Гвоздарев ходил, не переставая и словно не интересуясь детьми, а сам внимательно слушал их рассуждения о самом себе.
— Он старый, страшный! — прошептал маленький голос.
— А большой, как папа! — сказал голос старшей. — Я помню папу.
— Папа лучше был.
— А ты не помнишь!
— Папа в земельке лежит.
— А этот ходит, угомону на него нету.
— Не щипай меня, Грушка!
— А ты ногой меня ударила.
— Все ходит — лодырь! Мама картошку ему чистить наказала, а он ходит.
— У него медаль!
— У нашей мамы тоже медаль: за доблестный труд.
— Он плохо воевал, он трус, война долго шла, а у него одна только медаль.
«Вот дела-то! — подумал Гвоздарев. — Я орденов не ношу, чтобы пред людьми не гордиться, а дети за это в обиде на меня, что я трус!»
— Наша мама героем будет, председатель Никита Павлович говорил, ее трактор сильнее всех, он лучше всех землю пашет, глубоко, а не мелко.
— Аж пыль летит, я летом видала.
— И огонь из трубы!
— Мама говорила, когда огонь летит — это плохо. Она воду в машину, в нутрё ее пускает, за это ей медаль дали, и кофту на премию, и туфли, и хлеба сто пудов.
— А еще талон на что-то!
— И два платья малолетним детям!
— Это нам, а не тебе!
«Вон оно как! — слушал Гвоздарев. — Хозяйка, значит, тоже механик. Не угадаешь человека! Смотрим мы друг на друга, как во тьму, — отчего такое?» Детские голоса опять зашептались на печи:
— Думает… А чего думает?
— А у него есть мама?
— Нету.
— А бабушка?
— Нету. Он один!
— А чего он живет один? Одни умирают.
— А он добрый! Видишь — ему скучно!
— А отчего ему скучно?
— Ему чужих жалко, добрые и по чужим скучают.

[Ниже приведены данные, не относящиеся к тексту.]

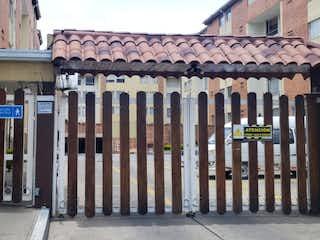 Una fila de bancos de madera delante de la casa en Venta - Apartamento - Comendador / xito 170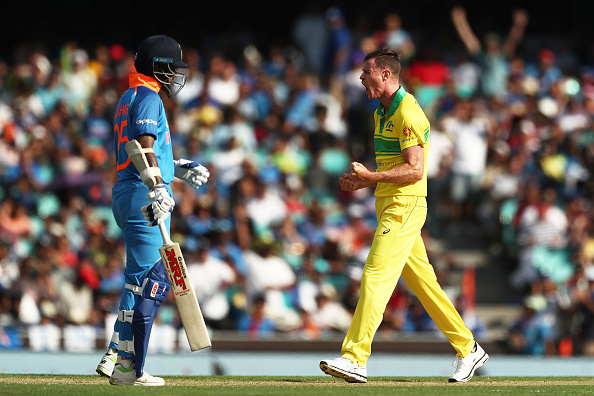 AUSvsIND, सिडनी वनडे: रोहित शर्मा की शतकीय पारी बेकार, ऑस्ट्रेलिया ने भारत को 34 रनों से दी मात 5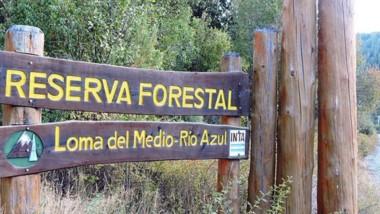 Puerta de entrada. El cartel de la Reserva Forestal Loma del Medio.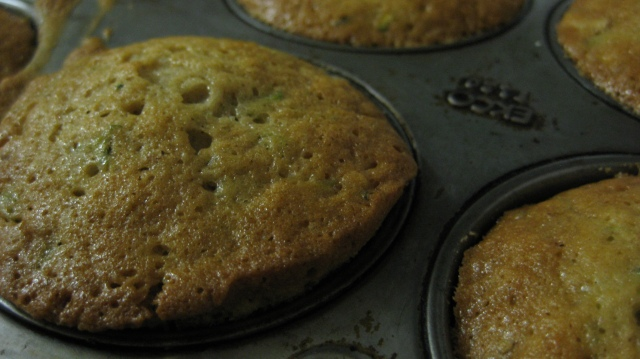 Baked Zucchini Nut Muffins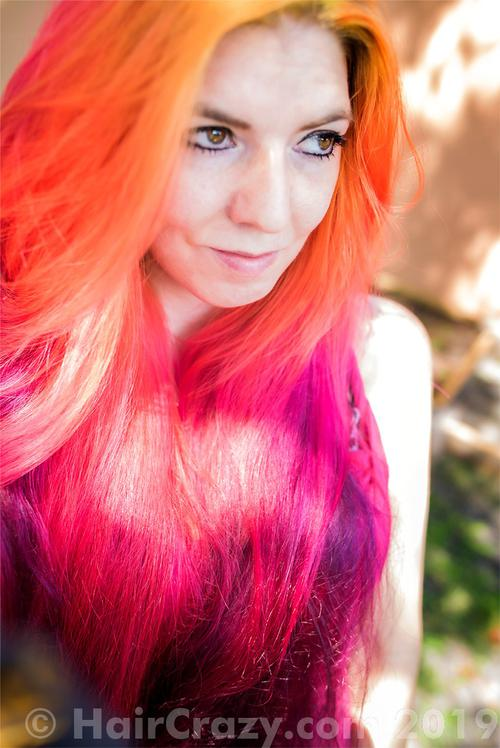 lizzy using Manic Panic Electric Banana, Manic Panic Psychedelic Sunset, Manic Panic Vampire Red, Special Effects Atomic Pink - 2nd July 2019 5:39 a.m.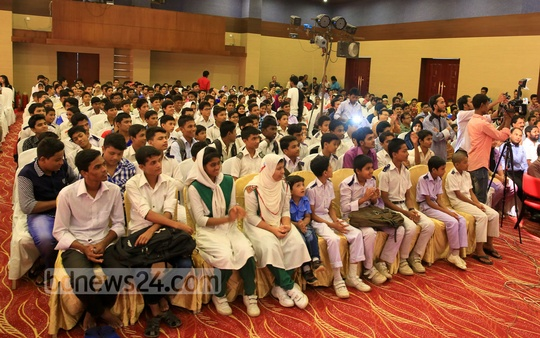 Participants in the selection test at the Hello child journalism festival in Cox's Bazar. Photo: mustafiz mamun/ bdnews24.com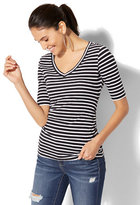 New York & Co. Tee Luxe - V-Neck Striped Top
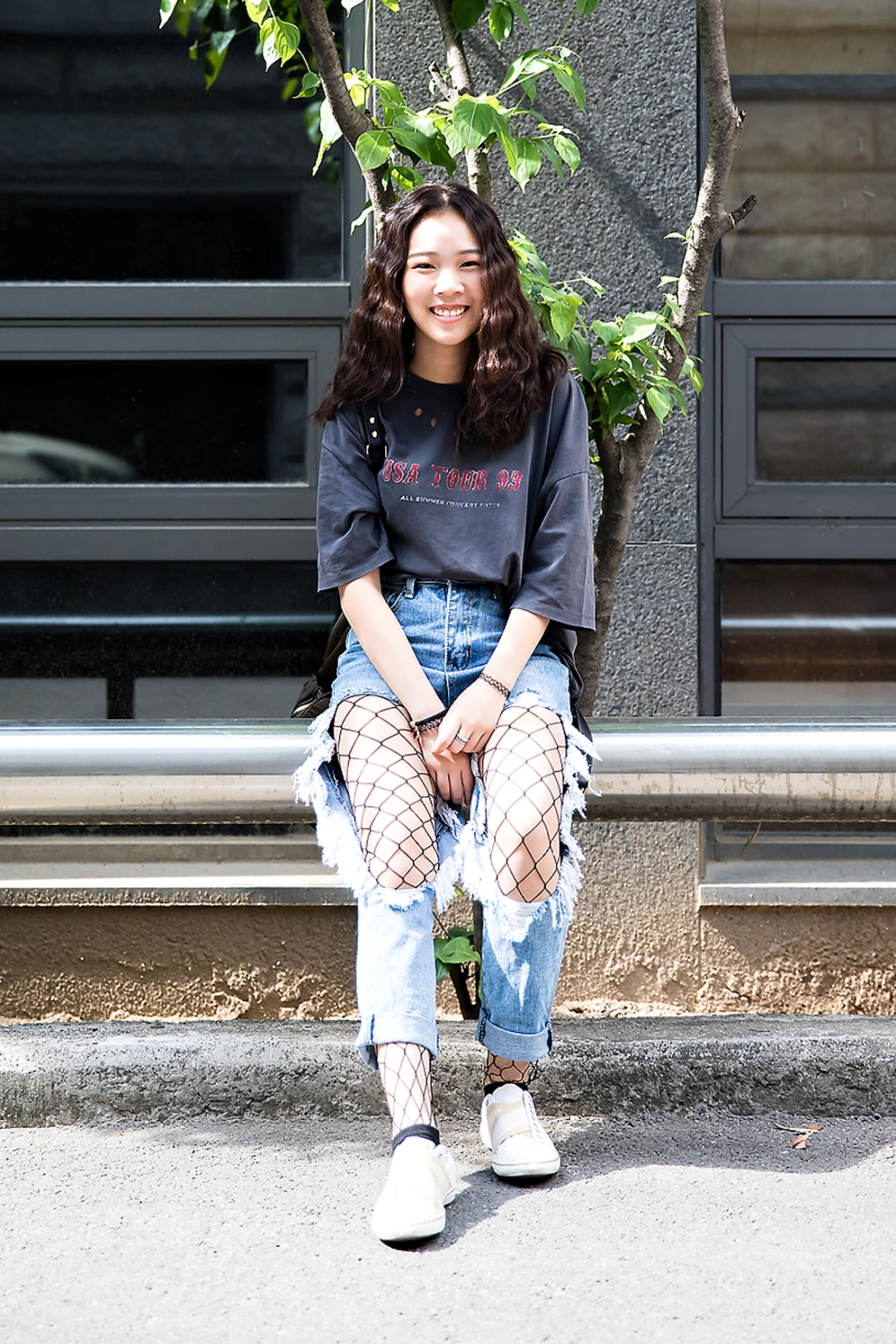 Proud, Street Fashion 2017 in Seoul.jpg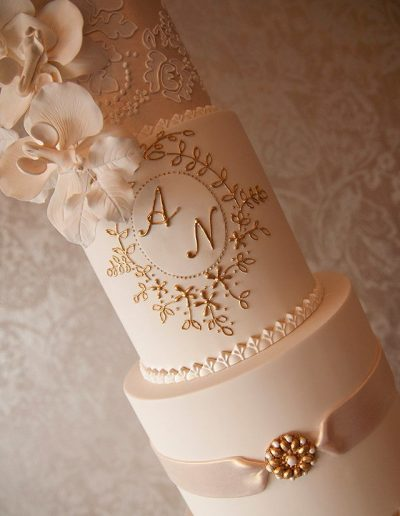 A and N Wedding Cake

— И нас ему жалко, у нас папы нету…
Будто что-то вошло в грудь Гвоздарева из этих слов ребенка, чего ему недоставало и без чего он жил в горести; так питается каждый человек чужим духом, а здесь его питал своею душою ребенок.

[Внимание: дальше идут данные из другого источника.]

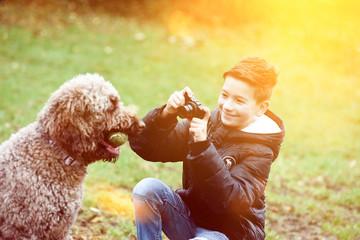 Junge macht Fotos von seinem Hund mit Flares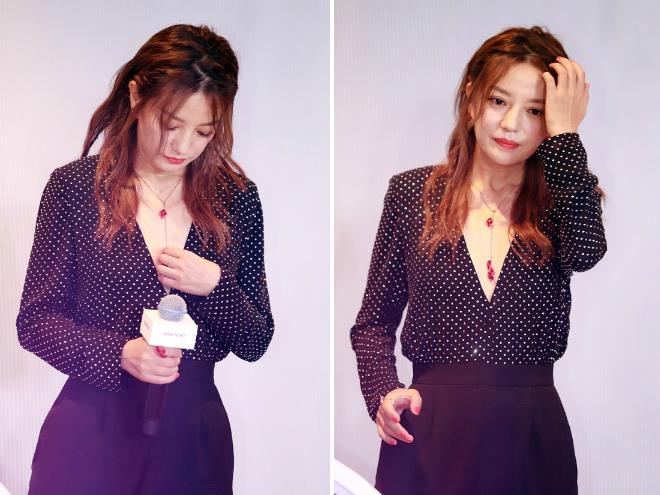 Triệu Vy đeo vòng cổ gắn đá quý của thương hiệu.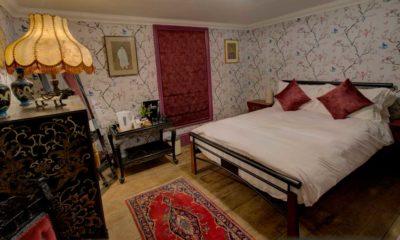 Oriental-style bedroom in Broadstairs bed and breakfast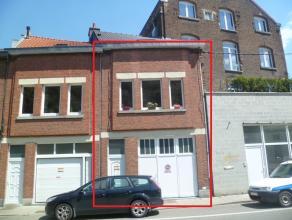 """Petite maison d'habitation de type """"bel-étage"""", avec garage, une chambre (possibilité pour une deuxième). Composition : - sous-so"""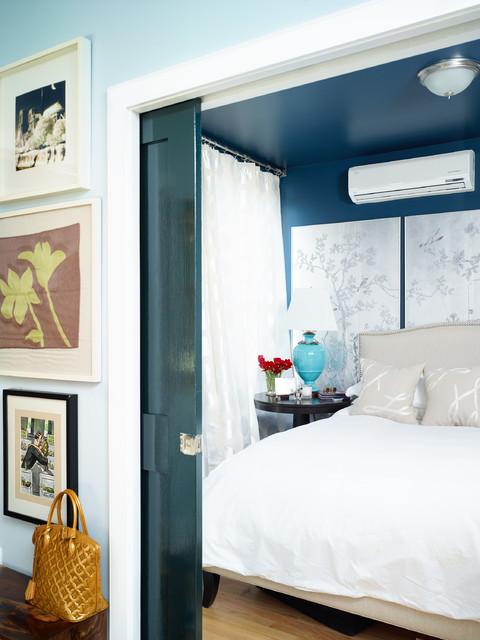 Дверь-пенал в спальне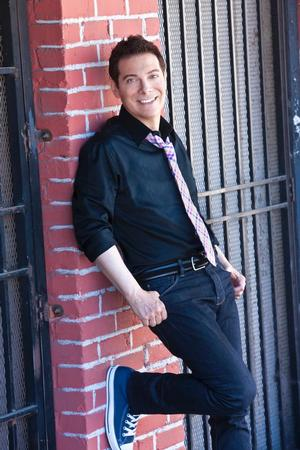 Michael Feinstein's SWINGIN' WITH THE BIG BAND Tour Debuts at the Van Wezel Tonight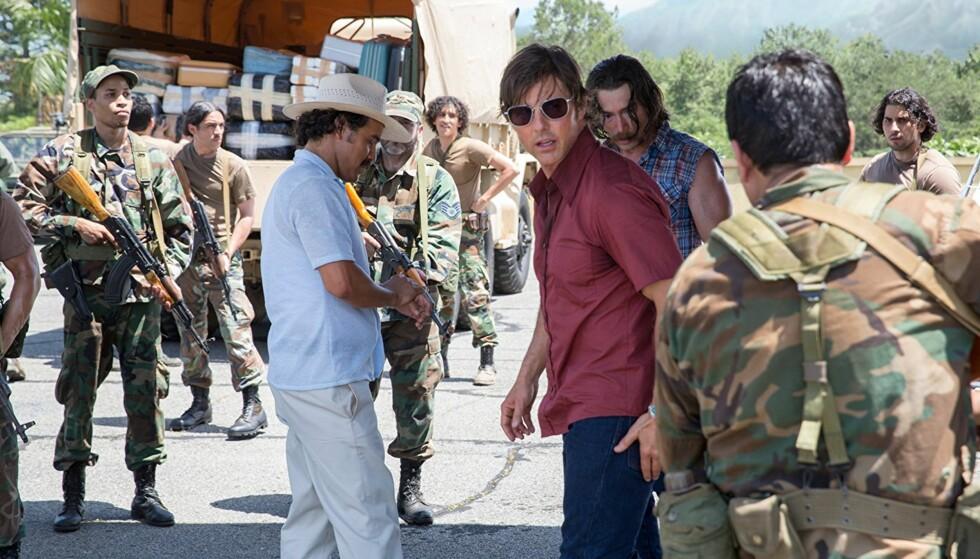 """TRØBBEL: Tom Cruise i hårfin diplomatisk balansegang som storsmugleren Barry Seals i filmen """"American Made""""."""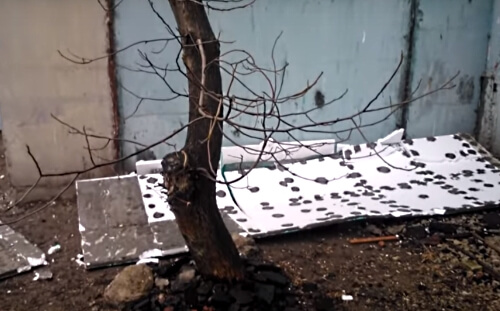 Пінопласт відпав через використання неякісної клейової суміші та порушення технології утеплення.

Гвоздарев подошел к печи и встал на лавку, чтобы приблизиться к детям или совсем забраться к ним на печь и полежать рядом с ними, где мать лежала. Но дети укрылись от него с головой и умолкли.
— Вы чего? Иль напугались?
Дети помолчали, затем один младший голосок сказал:
— Мы к тебе не привыкшие… Гвоздарев погладил их поверх овчины.

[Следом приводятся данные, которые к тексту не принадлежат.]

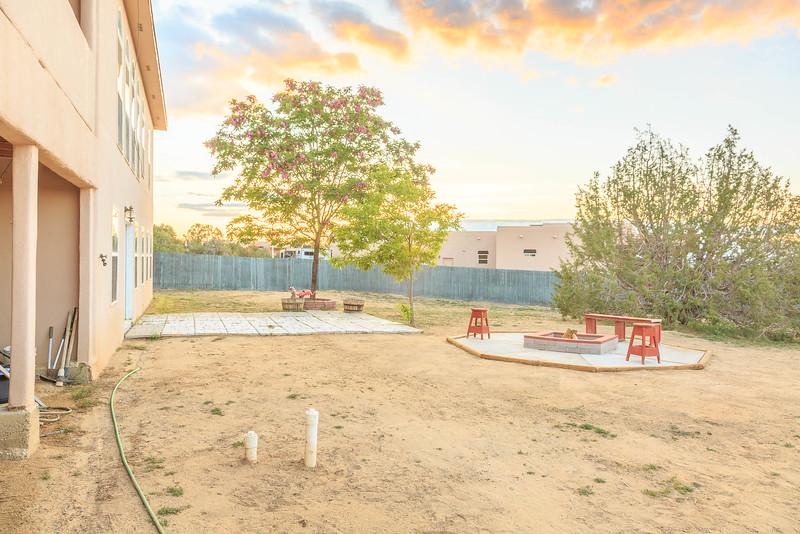 5201 E Mesa Del Oso St-13.jpg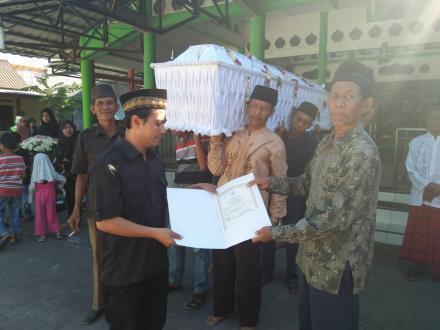 Penyerahan Akta Kematian Program Aksi Simpati Di Grojogan RT 002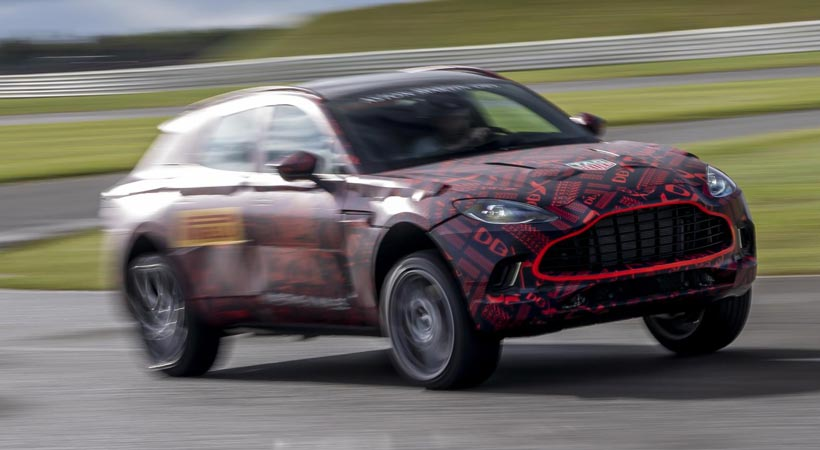 Aston Martin DBX con 548 hp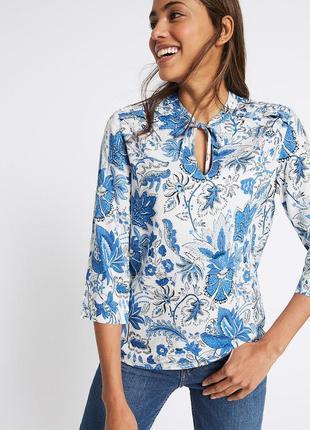Блузка с голубым цветочным принтом и завязками на воротнике marks&spencer plus size
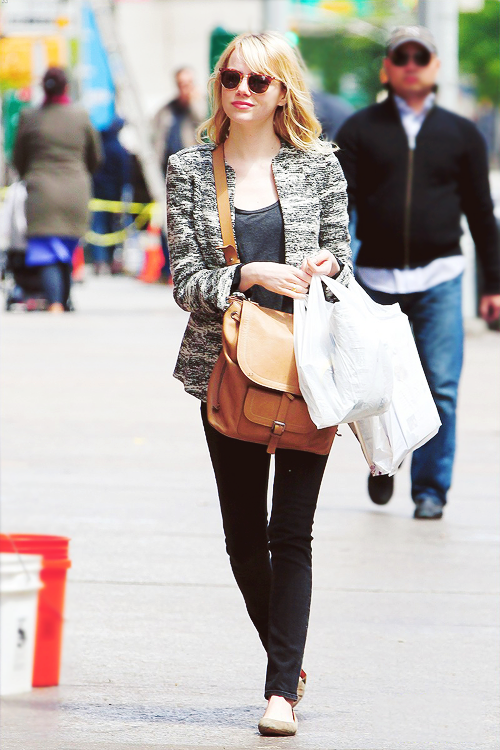 Emma Stone leaving the grocery store in NYC, May 13.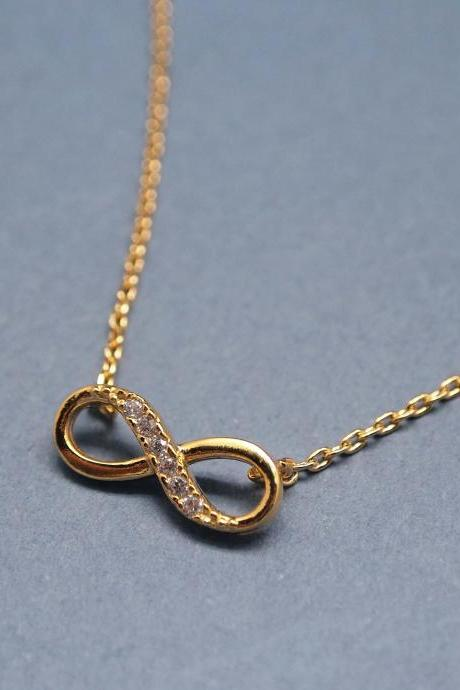 Infinity pendant necklace in gold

— Вы кто же такие будете? — должно быть, одна барышня и два мальчика или как? Нежный смеющийся голосок ответил из-под овчины:
— Мальчиков нету, мы тут девицы!
— Ну, вставайте, девицы. Вам давно обряжаться пора, на дворе день стоит! Старшая дочь, Марья, выпростала голову из-под овчины и близко поглядела на Гвоздарева серьезными и доверчивыми глазами, какие были у ее матери.
— Мама вернется, обижаться будет, — сказала она. — Она тебе велела картошку на завтрак готовить, а ты не управился!..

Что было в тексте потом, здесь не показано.